[TASK DIRECTIONS]:
Only the lines starting at the one that contains "Can you identify" and running to the end should be repeated, exactly as written.

[DATASET EXTRACT]:
★ ★ ★

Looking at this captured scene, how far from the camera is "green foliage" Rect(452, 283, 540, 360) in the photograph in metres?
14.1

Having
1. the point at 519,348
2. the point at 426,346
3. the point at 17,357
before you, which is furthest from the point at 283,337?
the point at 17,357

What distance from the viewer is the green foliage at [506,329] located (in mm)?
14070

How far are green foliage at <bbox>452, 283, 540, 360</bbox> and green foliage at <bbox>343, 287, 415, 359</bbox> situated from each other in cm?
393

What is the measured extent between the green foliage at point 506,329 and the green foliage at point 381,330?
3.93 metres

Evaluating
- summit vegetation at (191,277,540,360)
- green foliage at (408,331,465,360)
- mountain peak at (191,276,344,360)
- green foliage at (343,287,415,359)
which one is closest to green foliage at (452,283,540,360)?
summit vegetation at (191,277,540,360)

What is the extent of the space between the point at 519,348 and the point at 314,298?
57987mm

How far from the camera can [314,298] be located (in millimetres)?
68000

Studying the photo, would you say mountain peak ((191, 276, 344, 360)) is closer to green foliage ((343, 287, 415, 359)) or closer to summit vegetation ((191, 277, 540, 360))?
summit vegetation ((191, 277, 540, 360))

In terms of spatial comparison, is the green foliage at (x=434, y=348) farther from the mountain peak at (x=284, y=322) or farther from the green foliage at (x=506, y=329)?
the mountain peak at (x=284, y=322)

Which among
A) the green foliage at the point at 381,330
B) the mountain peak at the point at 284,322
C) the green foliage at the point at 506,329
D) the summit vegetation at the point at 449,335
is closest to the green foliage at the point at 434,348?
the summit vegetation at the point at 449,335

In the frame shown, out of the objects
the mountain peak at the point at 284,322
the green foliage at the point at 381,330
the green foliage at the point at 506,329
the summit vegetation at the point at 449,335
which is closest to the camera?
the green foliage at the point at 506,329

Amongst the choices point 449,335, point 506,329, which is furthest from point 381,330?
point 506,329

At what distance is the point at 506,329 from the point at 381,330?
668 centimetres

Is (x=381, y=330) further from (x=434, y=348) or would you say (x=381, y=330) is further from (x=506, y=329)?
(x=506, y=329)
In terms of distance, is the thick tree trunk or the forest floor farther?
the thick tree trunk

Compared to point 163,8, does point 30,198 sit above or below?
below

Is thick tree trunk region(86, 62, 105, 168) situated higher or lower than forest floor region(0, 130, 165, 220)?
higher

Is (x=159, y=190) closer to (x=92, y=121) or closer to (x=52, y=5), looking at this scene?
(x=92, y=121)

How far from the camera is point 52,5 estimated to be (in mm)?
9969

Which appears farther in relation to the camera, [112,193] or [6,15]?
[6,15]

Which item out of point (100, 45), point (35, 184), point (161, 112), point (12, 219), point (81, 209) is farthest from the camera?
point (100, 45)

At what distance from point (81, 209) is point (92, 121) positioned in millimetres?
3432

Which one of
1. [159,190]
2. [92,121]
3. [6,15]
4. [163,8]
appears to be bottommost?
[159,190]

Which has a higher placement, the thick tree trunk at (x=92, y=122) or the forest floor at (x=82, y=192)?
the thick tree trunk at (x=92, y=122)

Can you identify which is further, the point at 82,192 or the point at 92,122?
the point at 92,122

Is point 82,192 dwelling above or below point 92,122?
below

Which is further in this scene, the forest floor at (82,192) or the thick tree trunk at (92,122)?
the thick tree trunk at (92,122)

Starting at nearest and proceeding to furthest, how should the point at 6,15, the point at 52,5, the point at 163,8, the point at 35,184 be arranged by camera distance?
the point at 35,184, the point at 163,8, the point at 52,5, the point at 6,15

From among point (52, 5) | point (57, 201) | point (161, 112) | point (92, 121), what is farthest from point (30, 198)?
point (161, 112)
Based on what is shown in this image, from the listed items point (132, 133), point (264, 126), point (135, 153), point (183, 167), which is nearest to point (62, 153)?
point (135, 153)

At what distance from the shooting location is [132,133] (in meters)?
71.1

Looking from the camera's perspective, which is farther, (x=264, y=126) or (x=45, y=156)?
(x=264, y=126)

★ ★ ★

[CORRECT RESULT]:
Can you identify which is further, the point at 82,192 or the point at 92,122?
the point at 92,122

Is point 82,192 dwelling above or below point 92,122?
below

Which is further in this scene, the forest floor at (82,192) or the thick tree trunk at (92,122)?
the thick tree trunk at (92,122)

Starting at nearest and proceeding to furthest, how should the point at 6,15, the point at 52,5, the point at 163,8, the point at 35,184 be arranged by camera distance?
the point at 35,184, the point at 163,8, the point at 52,5, the point at 6,15

From among point (52, 5) | point (57, 201) | point (161, 112) | point (92, 121), what is farthest from point (30, 198)?
point (161, 112)
Based on what is shown in this image, from the listed items point (132, 133), point (264, 126), point (135, 153), point (183, 167), which is nearest to point (62, 153)?
point (135, 153)

At what distance from the shooting location is [132,133] (in meters)?
71.1

Looking from the camera's perspective, which is farther, (x=264, y=126) or (x=45, y=156)?
(x=264, y=126)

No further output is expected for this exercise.